You are wrong. Cite one expert that says that Homo erectus is not on the
direct line of human evolution? Come on, Jim, just one. Even the YECs say
that erectus is us.
>
>You are still left with people that had sophisiticated language, spiritual
>and mental abilities--the sort of things modern man has. So what happened
>to lose all that? Was there a regression? Your only rejoinder was this:
No my rejoinder, which you ignored was to cite you art and religious objects
from Neanderthal and Homo erectus sites. The quadruped drawn by Homo
erectus at Bilzingsleben was from 300-400,000 years ago. I also didn't
mention the phonolite pebble found at Olduvai gorge dated 1.6 million years
ago, which was an intentionally made piece of art and you say you would
accept the humanity of erectus if there was evidence of art and religion.
But when I give it to you you simply don't pay any attention to it.
>
><<Were the Dark Ages after the fall of the western Roman empire a
>regression
>that took the Europeans out of humanity? Of course not.>>
>
>Glenn, Glenn....you can't be serious with this. How long did the Dark Ages
>last before another explosion of artistic, literary and techonological
>advance?
About 5 million years of living like primitives.
>And did the people become smaller, ape-like bipeds for a few
>centuries, then spring back to modern physiology?
Who in the world ever said that Adam had modern anatomy? Certainly not I.
That is your assumption and you seem to think everybody else must accept
your assumptions. Where in the Bible does it say that? Please cite the verse.
>Did they lose their language?
NO.
>Did they lose all evidence of communicative ability?
No.
>Artistic ability?
NO. What he lost was the leisure time needed to produce such art. He was
too busy trying to survive to create the Mona Lisa.
>
>Really.
>
>So answer my question: How come fully spiritual, complex, God worshipping,
>fully lingual man 5 million years ago completely disappeared for almost 4.5
>million years?
My, My, how you misrepresent things to your advantage. I have never said he
disappeared. That is what you say.
>
>You continue on lines like this:
>
><< I do not disagree with
>the expert on Sima de los Huesos, who believes that this was evidence of
>ritual.>>
>
>"Evidence" of ritual...nothing like what Cain and Abel did, or Noah. What
>happened to man's mind and spirit for 4.5 million years? 4.5 million years
>without human innovation, human communication, any signs of modern humanity
>at all. Let's grant the technical dark age, but you're stuck with a gaping
>spiritual and innovative hole that cannot be explained under your theory.

Records from a dataset
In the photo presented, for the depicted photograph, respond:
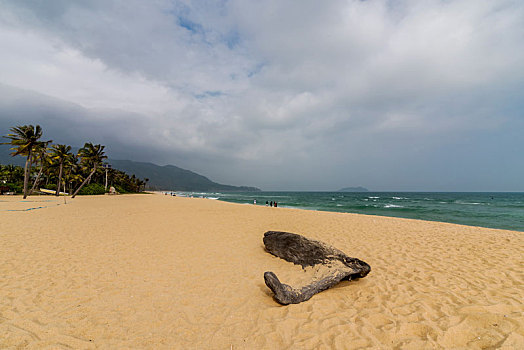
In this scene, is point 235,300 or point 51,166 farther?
point 51,166

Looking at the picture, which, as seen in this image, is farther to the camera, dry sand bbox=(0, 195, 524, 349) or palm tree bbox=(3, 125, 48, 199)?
palm tree bbox=(3, 125, 48, 199)

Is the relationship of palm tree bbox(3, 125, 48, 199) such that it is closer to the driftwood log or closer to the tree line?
the tree line

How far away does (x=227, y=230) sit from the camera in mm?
11766

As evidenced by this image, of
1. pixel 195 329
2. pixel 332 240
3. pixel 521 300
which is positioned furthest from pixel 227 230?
pixel 521 300

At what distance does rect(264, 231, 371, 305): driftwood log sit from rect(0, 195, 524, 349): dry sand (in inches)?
7.9

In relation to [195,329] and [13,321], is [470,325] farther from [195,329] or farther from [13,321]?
[13,321]

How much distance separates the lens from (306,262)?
6438mm

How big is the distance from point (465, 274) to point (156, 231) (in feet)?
40.9

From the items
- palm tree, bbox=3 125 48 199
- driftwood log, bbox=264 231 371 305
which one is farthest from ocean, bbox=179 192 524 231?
palm tree, bbox=3 125 48 199

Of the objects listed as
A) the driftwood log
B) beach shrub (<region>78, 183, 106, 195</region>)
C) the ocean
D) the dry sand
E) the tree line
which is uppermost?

*How to complete this task*
Write out the post on Homo erectus from "About 5 million" to "of communicative ability?", word for word.

*Output of the task*
About 5 million years of living like primitives.
>And did the people become smaller, ape-like bipeds for a few
>centuries, then spring back to modern physiology?
Who in the world ever said that Adam had modern anatomy? Certainly not I.
That is your assumption and you seem to think everybody else must accept
your assumptions. Where in the Bible does it say that? Please cite the verse.
>Did they lose their language?
NO.
>Did they lose all evidence of communicative ability?